I've been experimenting with larger volumes of context — bigger memory stores, more documents, broader graphs, more sources stitched into a single agent's working memory. The bet was the usual one: more context, better answers.
What I'm finding is the opposite. The bigger I make it, the worse it looks.
Not always, and not catastrophically. But the pattern is steady enough that I've stopped ignoring it. Agents pulling from larger context surfaces miss things that smaller, focused setups catch. They mix up which constraints belong to which step. They draw confident connections between things that happen to sit close in the graph but don't actually relate. They give more authoritative-sounding answers, and more wrong ones.
Meanwhile, the rest of the field is moving the other way. Companies are commissioning enterprise context graphs that try to encode every entity, relationship, and interaction in the business. Vendors are pitching "complete context" platforms as the foundation everyone needs. The whole industry is racing toward bigger.
Most of them are likely about to discover what I keep discovering: at scale, context becomes a liability, not an asset.

What context rot actually feels like
I've written about context rot before at the individual-session level — the way conversations degrade as the window fills, the way models forget the early constraints when the back-half of the window gets noisy. That was already a real effect at twenty-message conversations. It compounds badly when the underlying context source is also large.
The mechanics aren't mysterious. The window may be a million tokens. The model's effective attention isn't. Once you cross a certain density of partially-relevant information, every additional piece dilutes the signal of what actually matters for the current step. The graph that was supposed to give the agent richer reasoning surfaces ends up giving it more ways to be wrong.
The "lost in the middle" papers were the early evidence of this. What I'm watching now is the production version: large retrieval surfaces, large graphs, large memory stores, all producing the same failure mode at a different scale. The agent doesn't refuse to find the right thing. It confidently picks up the wrong-but-adjacent thing and proceeds.
To be fair, the strongest version of the opposing case isn't "stuff everything into the window." It's structured retrieval over a large store, returning targeted subgraphs to the agent. That's a real architecture, and a more interesting one. But it relocates the problem rather than solving it. The variable becomes retrieval quality, and most production retrievers over large heterogeneous stores are bad at exactly the kind of cross-domain queries the graph was supposed to enable in the first place. The graph doesn't fix the retrieval problem. It moves it.
Why the field keeps going wider
The instinct to go bigger is rational on paper. If your agent doesn't have the answer, give it more places to look. If it gets one query wrong, encode more relationships so it gets the next one right. Every individual addition feels like progress.
The trap is that progress on the demo isn't progress on the workflow. A wider context surface looks impressive in a single-query setup where you can pre-curate the question to fit what the graph happens to be good at. It looks much worse over a real day of work, where queries are messy and the agent has to traverse parts of the graph no one pre-curated for.

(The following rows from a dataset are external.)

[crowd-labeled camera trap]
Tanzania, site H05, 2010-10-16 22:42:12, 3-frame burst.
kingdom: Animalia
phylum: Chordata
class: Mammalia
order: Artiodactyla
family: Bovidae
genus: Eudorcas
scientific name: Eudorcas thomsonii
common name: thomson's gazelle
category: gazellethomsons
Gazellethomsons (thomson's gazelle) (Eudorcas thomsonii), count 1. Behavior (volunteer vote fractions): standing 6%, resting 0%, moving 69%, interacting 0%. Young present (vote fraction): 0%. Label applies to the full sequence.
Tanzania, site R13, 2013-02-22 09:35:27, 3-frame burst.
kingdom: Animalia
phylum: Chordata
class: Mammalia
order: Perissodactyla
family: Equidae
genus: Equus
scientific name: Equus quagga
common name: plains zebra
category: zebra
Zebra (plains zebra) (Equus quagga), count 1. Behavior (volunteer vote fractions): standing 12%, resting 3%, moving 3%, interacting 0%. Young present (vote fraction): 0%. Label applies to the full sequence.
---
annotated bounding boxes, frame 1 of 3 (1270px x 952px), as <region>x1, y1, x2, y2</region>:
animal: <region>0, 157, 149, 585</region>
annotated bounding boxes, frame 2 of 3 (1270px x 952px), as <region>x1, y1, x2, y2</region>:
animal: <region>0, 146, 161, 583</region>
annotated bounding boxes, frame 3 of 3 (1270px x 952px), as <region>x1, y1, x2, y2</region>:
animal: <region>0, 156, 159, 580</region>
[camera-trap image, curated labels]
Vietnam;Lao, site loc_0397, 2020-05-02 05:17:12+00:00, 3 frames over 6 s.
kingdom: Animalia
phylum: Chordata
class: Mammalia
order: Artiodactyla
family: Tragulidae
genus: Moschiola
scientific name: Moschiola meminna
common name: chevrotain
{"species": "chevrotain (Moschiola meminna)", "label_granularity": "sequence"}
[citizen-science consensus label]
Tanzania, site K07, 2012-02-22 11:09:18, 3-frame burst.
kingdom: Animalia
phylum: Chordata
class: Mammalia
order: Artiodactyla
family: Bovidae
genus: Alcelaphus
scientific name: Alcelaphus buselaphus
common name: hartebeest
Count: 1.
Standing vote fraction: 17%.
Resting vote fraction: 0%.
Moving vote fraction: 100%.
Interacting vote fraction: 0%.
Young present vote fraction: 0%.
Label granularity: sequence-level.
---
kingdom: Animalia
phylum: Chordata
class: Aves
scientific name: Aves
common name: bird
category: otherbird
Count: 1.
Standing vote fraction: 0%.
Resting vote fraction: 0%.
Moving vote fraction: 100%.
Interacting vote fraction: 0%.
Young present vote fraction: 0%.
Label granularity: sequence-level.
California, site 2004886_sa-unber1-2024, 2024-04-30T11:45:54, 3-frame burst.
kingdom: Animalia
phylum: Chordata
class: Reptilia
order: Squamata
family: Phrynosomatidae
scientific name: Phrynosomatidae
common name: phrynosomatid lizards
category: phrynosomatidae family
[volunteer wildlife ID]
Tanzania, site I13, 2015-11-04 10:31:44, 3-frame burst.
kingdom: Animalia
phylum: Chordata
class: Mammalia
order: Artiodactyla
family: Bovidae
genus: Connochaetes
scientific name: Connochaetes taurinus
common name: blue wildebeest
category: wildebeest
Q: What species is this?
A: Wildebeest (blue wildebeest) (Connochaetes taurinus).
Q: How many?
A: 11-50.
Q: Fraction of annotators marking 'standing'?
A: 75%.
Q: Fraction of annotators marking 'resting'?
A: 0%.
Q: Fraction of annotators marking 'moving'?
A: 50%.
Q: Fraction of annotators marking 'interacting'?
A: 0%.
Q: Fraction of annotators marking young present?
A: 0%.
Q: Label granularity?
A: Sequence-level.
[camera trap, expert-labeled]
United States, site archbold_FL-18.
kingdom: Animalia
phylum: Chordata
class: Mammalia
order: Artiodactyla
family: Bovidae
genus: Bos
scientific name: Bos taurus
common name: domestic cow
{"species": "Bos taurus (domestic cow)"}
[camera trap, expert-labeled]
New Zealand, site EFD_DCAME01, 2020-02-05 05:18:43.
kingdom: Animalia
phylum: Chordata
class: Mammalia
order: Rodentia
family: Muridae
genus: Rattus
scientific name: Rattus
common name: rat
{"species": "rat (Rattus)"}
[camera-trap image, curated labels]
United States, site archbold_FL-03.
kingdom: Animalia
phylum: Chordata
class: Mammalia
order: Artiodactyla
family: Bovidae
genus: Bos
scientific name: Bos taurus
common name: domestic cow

There's also a procurement gravity to it. "Complete enterprise context" is easier to put on a slide than "deliberately scoped context for specific workflows." One sounds like vision, the other like accounting. The slide wins the meeting, even though the accounting is what actually makes the system work.
Custodians, not collectors
The shift I keep coming back to — and the one I think the field is about to be forced into — is from collecting context to curating it. From volume to relevance. From substrate to scaffolding.
I framed this as custodianship of context in an earlier post, but I was thinking about it mostly as an organizational role. The more I work with larger graphs, the more I think custodianship is also the daily craft. Not a job title, but a posture: actively deciding what context an agent gets, in what order, at what scope, for what step. Pruning aggressively. Treating every additional source as a cost, not a gift.
The agents I trust most right now aren't the ones with the biggest memory. They're the ones with the most disciplined memory — small, scoped, current, owned by someone who knows what's in there and why. The ones with sprawling context surfaces are louder, more impressive in a demo, and quietly less reliable when it matters.
Where this lands
If I'm reading the pattern correctly, the competitive advantage in agentic AI doesn't go to whoever builds the biggest graph. It goes to whoever gets best at deciding what to leave out.
That's an uncomfortable answer for the part of the industry currently betting on completeness as a moat. The bet assumes that more context will eventually translate into better behavior once retrieval and reasoning catch up. My experience so far is the reverse: the gap between window capacity and useful attention isn't closing as fast as the window sizes would suggest. Models are getting better at sounding coherent across more text without necessarily integrating it.
The custodian's job isn't to feed the agent everything it might plausibly need. It's to feed it the smallest set of things that lets it do the next step well — and to keep doing that, deliberately, as the work evolves.
That's not a sexy pitch deck. It's what's been working.